The choice to subvert our expectations with Minnie’s real-life accent being used for Ruby, our incognito student narrator, versus a more Americanized version for her radio personality is a smart one. Since Dump Him! takes place in the States, it’s really easy to buy why her classmates wouldn’t hear her voice and have no one know immediately who she is. Which, of course, allows the mystery to stretch out longer, and complicates Ruby’s budding crush on Parker, who’s out to destroy her reputation.

BR: Lucie,  I thought the use of music and foley in Dump Him! was used to great effect. What are some of the questions your team asks themselves when they want to create a soundscape for each individual Meet Cute series?

LL: I mean, obviously both the soundscape, given the audio and radio show nature of the show, and the musical score, especially with the acapella and musical theater motifs are absolutely key to this. When I read the scripts, it was a no-brainer to me that this had to be Julia Thompson, our director, and Teeny Lieberson, who not only edited and mixed the series but composed original music for it as well. They have worked with us together many times before—  both on our July series "A Pool for Love" and our December ‘21 series "Christmas Time Machine", and the two of them are just like a totally dynamic duo. And I think Teeny has this incredible ability to bring the sound life of a series alive in such Technicolor. Especially in moments like the investigative music that plays throughout that comes when Parker starts to suspect Ruby.


The score and sound design by Teeny Lieberson in this series are both intentionally nuanced and free-flowing. There’s this perfect balance between the slice-of-life nature of the setting versus the more heightened and campy aspects of the different campus cliques and communities. During the Two Tones concert in the series premiere, we not only hear the original music of their performance, but also the uncharacteristically raucous applause that follows (for an undergrad campus, anyway). And yet, later on, at the series’ midpoint while Ruby and Daniella walk together across the campus, we’re treated to Parker’s drunken, off-key practicing in the wake of his breakup, which is followed by a synthy-vamping track as he realizes he must get Paige back. There’s a unique earnestness in the sonic worldbuilding, both inside and out of Venus’ campus radio station, that brings everything to life.

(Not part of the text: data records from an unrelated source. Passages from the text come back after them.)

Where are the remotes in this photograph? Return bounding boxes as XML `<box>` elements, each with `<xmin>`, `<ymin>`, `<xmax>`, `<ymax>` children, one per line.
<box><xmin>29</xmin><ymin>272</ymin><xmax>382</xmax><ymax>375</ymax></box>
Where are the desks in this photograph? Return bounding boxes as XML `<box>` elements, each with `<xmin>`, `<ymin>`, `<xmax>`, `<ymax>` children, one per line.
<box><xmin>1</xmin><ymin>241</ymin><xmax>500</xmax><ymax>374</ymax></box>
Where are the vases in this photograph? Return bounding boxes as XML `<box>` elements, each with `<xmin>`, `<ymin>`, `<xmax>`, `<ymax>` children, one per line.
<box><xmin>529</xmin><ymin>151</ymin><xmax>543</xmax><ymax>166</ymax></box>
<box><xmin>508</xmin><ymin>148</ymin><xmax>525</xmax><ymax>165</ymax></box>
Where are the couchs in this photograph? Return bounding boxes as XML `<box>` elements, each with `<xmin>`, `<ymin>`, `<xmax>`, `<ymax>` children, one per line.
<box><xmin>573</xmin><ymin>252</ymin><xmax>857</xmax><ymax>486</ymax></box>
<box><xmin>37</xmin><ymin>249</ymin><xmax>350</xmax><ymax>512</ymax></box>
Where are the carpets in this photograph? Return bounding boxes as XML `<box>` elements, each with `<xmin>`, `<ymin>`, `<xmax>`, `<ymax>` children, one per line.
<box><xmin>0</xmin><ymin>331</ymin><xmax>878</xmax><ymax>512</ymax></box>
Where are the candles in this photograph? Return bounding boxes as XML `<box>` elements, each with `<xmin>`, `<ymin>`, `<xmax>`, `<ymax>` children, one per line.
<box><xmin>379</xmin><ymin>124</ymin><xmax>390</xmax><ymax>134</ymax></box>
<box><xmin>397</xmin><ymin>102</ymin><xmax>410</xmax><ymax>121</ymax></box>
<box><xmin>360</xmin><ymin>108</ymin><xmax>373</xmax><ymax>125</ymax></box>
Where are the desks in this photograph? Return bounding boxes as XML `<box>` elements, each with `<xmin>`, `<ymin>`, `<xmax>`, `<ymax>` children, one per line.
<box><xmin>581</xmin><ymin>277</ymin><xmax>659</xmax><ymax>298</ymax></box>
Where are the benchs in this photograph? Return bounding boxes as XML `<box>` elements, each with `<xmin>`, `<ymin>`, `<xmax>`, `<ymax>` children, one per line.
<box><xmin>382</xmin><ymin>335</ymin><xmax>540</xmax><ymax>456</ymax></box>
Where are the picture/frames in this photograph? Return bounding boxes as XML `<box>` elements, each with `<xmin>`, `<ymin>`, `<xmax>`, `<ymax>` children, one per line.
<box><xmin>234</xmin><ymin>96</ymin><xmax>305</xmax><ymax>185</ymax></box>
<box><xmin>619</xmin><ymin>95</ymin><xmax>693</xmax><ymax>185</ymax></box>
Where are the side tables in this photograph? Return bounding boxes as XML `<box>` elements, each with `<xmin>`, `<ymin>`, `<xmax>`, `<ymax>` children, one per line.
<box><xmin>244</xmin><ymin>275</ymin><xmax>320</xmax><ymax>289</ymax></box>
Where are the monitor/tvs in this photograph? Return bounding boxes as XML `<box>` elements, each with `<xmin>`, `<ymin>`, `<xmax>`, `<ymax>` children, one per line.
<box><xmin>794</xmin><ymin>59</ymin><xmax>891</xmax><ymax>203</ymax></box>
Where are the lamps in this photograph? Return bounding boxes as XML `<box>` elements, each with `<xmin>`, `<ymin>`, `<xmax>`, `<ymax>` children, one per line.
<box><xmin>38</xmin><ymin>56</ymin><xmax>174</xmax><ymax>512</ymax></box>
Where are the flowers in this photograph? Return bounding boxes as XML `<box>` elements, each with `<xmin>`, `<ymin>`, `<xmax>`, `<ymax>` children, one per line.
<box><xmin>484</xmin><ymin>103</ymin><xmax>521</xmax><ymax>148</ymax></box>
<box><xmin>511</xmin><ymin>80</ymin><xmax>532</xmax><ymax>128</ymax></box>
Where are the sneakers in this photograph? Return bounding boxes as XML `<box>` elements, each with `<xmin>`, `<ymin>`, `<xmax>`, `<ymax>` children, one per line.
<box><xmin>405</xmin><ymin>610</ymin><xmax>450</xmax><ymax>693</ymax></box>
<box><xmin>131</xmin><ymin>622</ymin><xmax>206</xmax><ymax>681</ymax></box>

I found myself consistently bopping along to the tunes that played throughout, both non-diegetic and diegetic (or, soundtrack music for setting the mood for the audience versus music the characters can hear), which helped me breeze through the series one episode after another.

Through Meet Cute’s standard format, Dump Him! is given to us in six fifteen-minute chunks, easily digestible for when you’re commuting or doing the dishes, and over the course of a series delivers a fun modern-day rom-com that isn’t afraid to lean into the genre’s oft-maligned love of all things camp. It’s wildly refreshing to turn on a new piece of audio fiction and witness how they utilize the constrictions of the medium to craft stories that feel both true to life and larger than life at the same time. What this team has done so well is strike a balance between telling multiple intimate, grounded, and diverse love stories while never forgetting to double down on the genre’s more ridiculous set pieces and comic relief, like a mass of heartbroken students storming the secret location of a campus radio station, or yes, earnestly depicting crowds of people excited about an acapella performance. I’m looking forward to seeing what else Meet Cute has in store for us in the future as a leading producer of romance stories in an audio medium, especially if they can keep assembling more crews full of such talented people to make them.